> MTBF ... the machine will fail before it can compute anything meaningful
MTBF is statistical though. This can be overcome. Look at it this way. Surely the totality of servers on the Internet would exceed exascale computing power but how many servers fail at any instant in time? Perhaps a few. Ok, but somehow when I surf to my favorite sites, they are almost always up. That means they are doing something to keep them reliable. Such measures may increase the cost of each node but if you want to achieve the necessary uptime in order to finish the job, that would be required.
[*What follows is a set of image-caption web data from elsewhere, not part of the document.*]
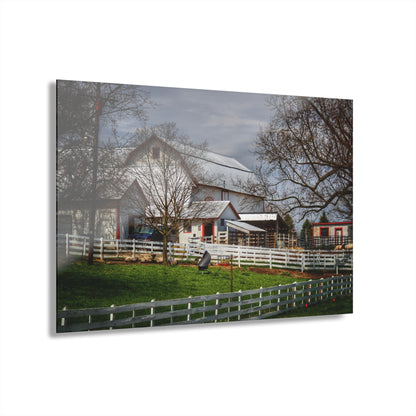 U R There Photography Henderson Whites Rustic Farmhouse Acrylic Wall Print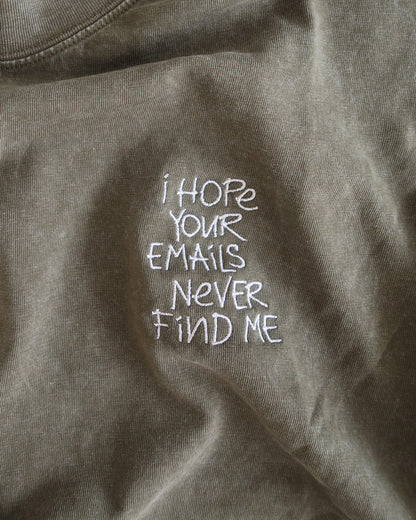 NO EMAILS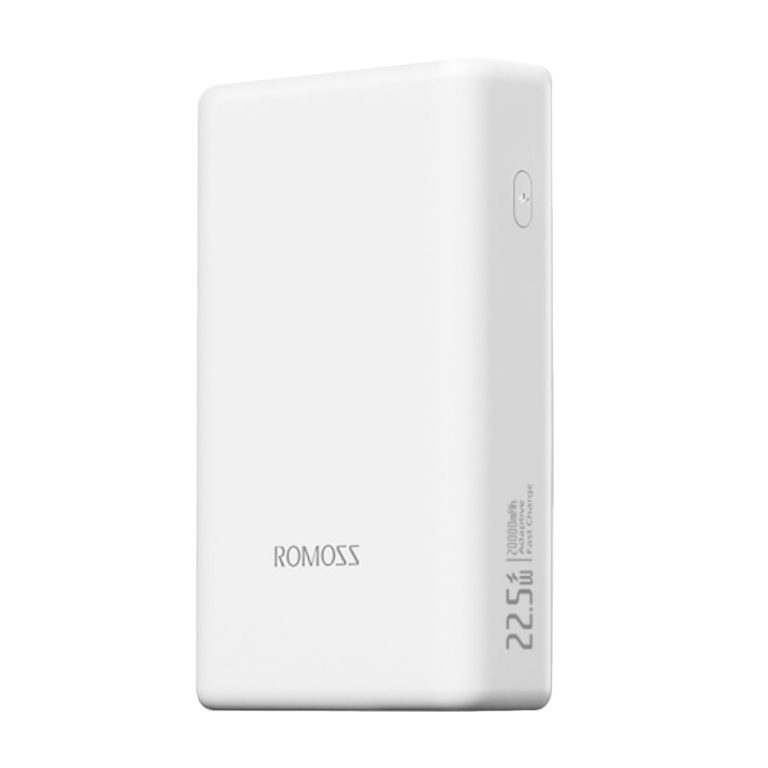 Romoss PAC20 20000mAh 22.5W Fast Charge Power Bank – White White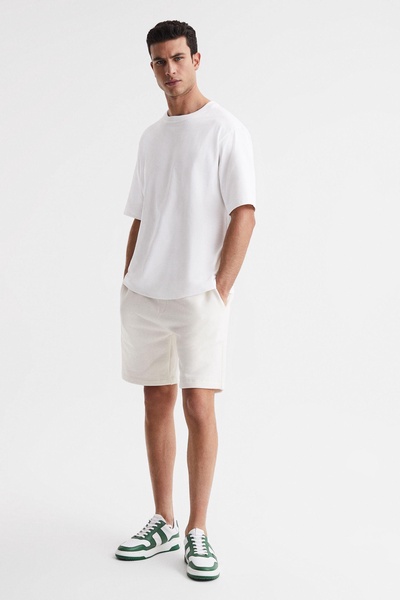 Oversized Garment Dye T-Shirt in White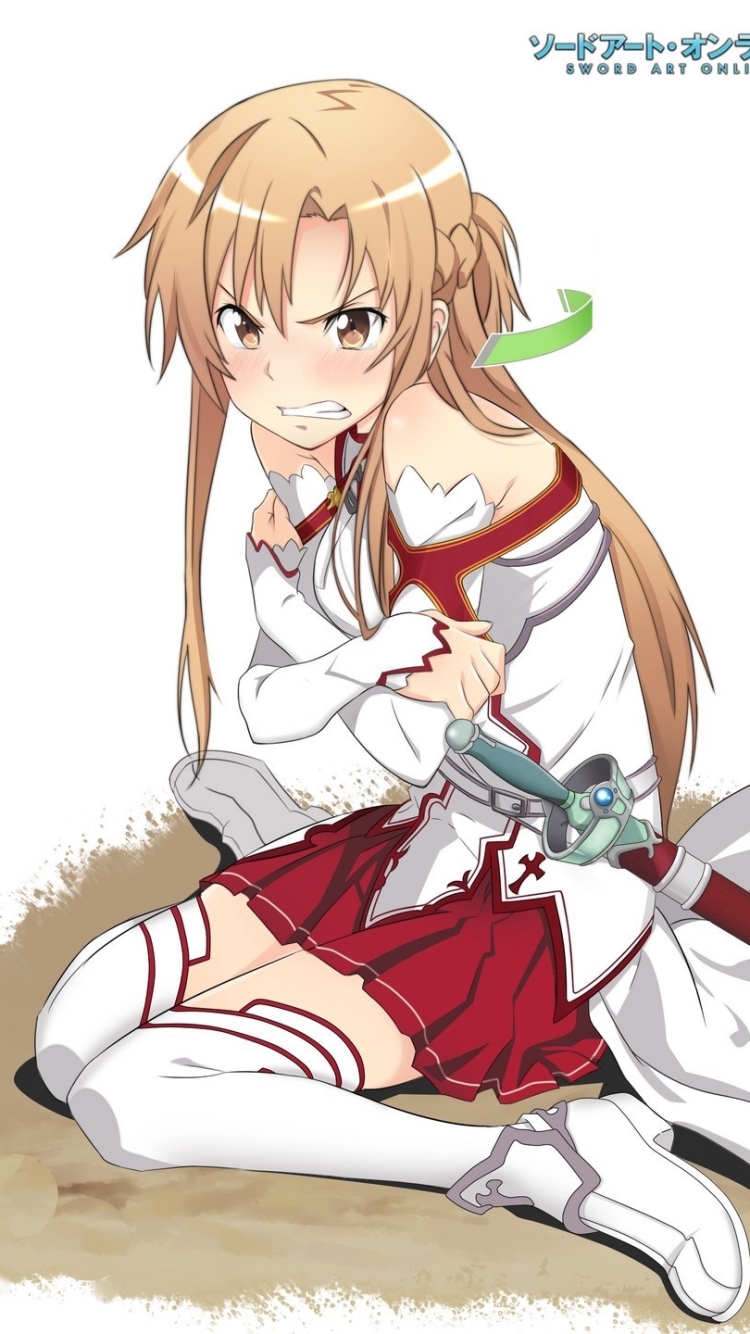 Descarga gratuita de fondo de pantalla para móvil de Sword Art Online, Animado, Asuna Yuuki.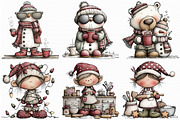 Quirky Christmas Clipart, an Illustration by Libby Wishes (Thumbnail 2 of 8)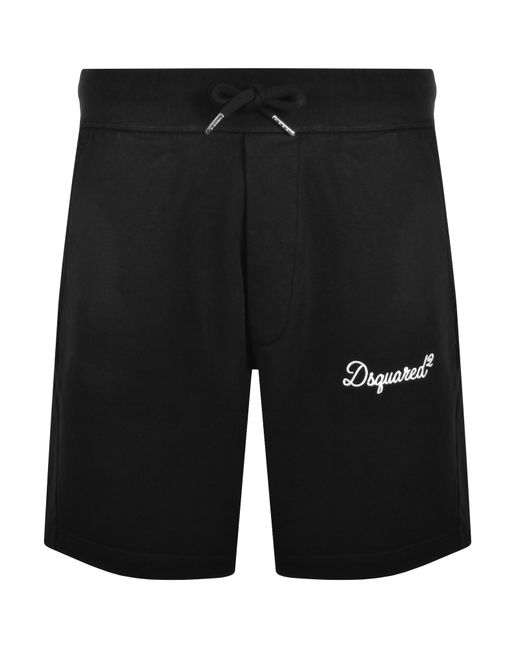 DSquared² Black Jersey Relax Shorts for men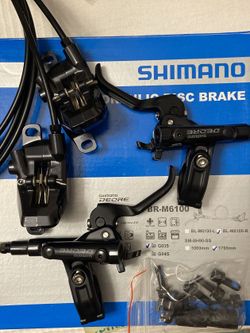 KOMPLETNÍ NOVÉ BRZDY SHIMANO DEORE BR-M6100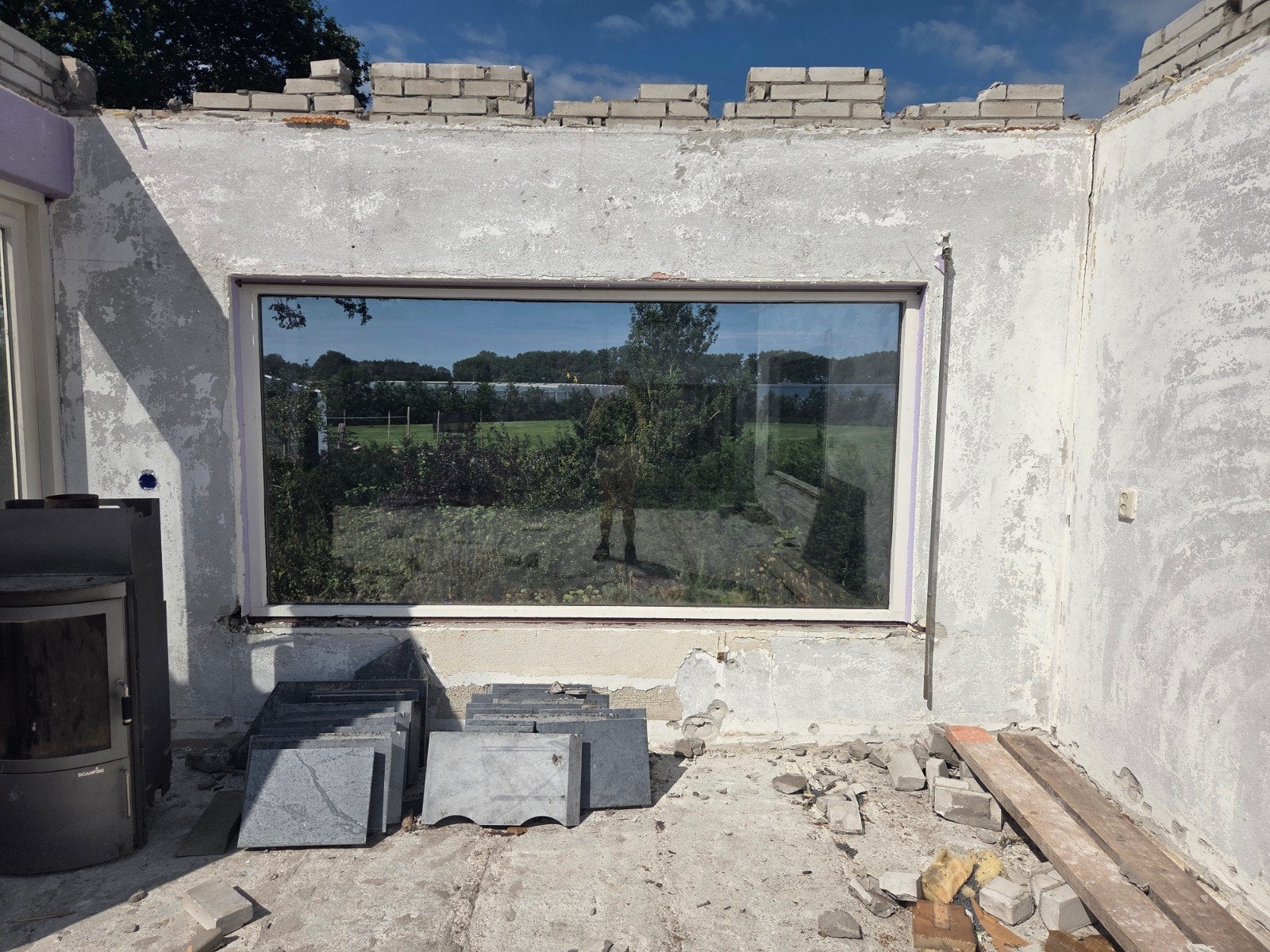 Mega hardhouten kozijnen gratis af te halen. Moet snel weg!, Ophalen, Gevelraam of Ruit, Gebruikt, 80 tot 120 cm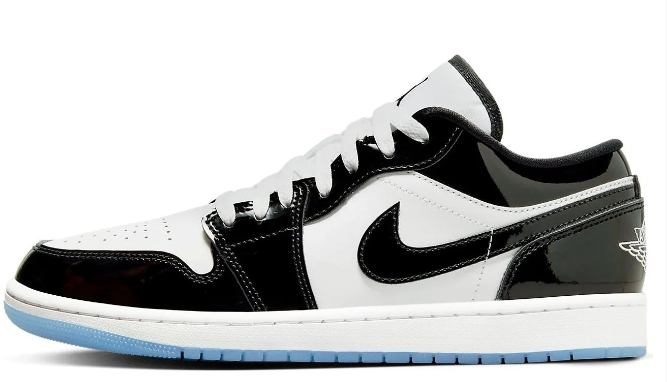 Air Jordan 1 Low SE 'Black White Concord' (F1C329)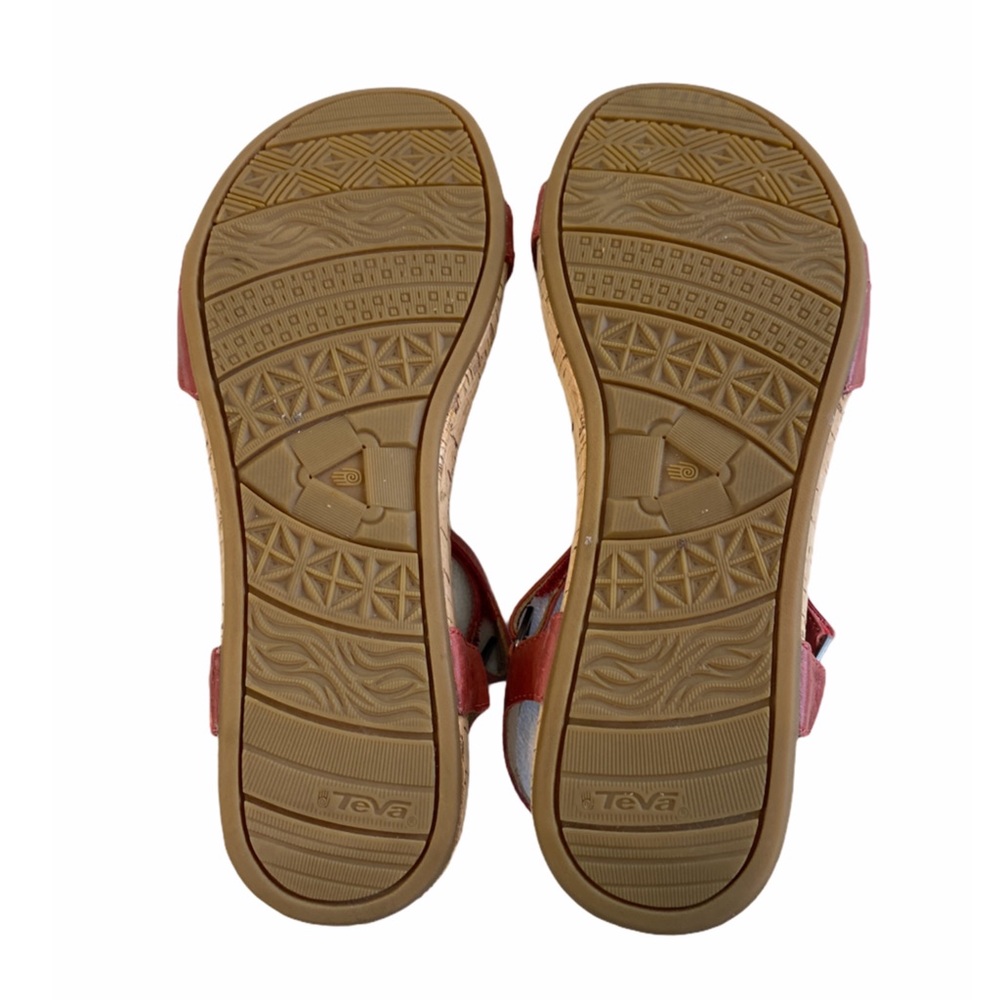 Teva Women's Red Cork Footbed Sandals - Picture 9 of 15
Node reliability might receive less investment for the sake of keeping nodes compact though. So it comes down to the manufacturers to increase MTBF for all consumers. And assemblers have to be careful not to slam the hardware around
Also, each node or cluster has to be periodically tested or probed to determine whether it is reliable. If a node or cluster can perform a calculation reliably at random times, then the results from the node may be deemed correct. If not, then the circumstances that cause the node to misbehave may have to be worked around or the node has to be replaced. A highly reliable system may emerge.
The exascale system will be built but there may be a limit on the number of nodes that any organization is willing to pony up for because if there is a huge leap of size from the previous #1 system, there is the obvious expense to consider as well as the obsolescence factor as new technology makes the same speed achievable for less only a few years later.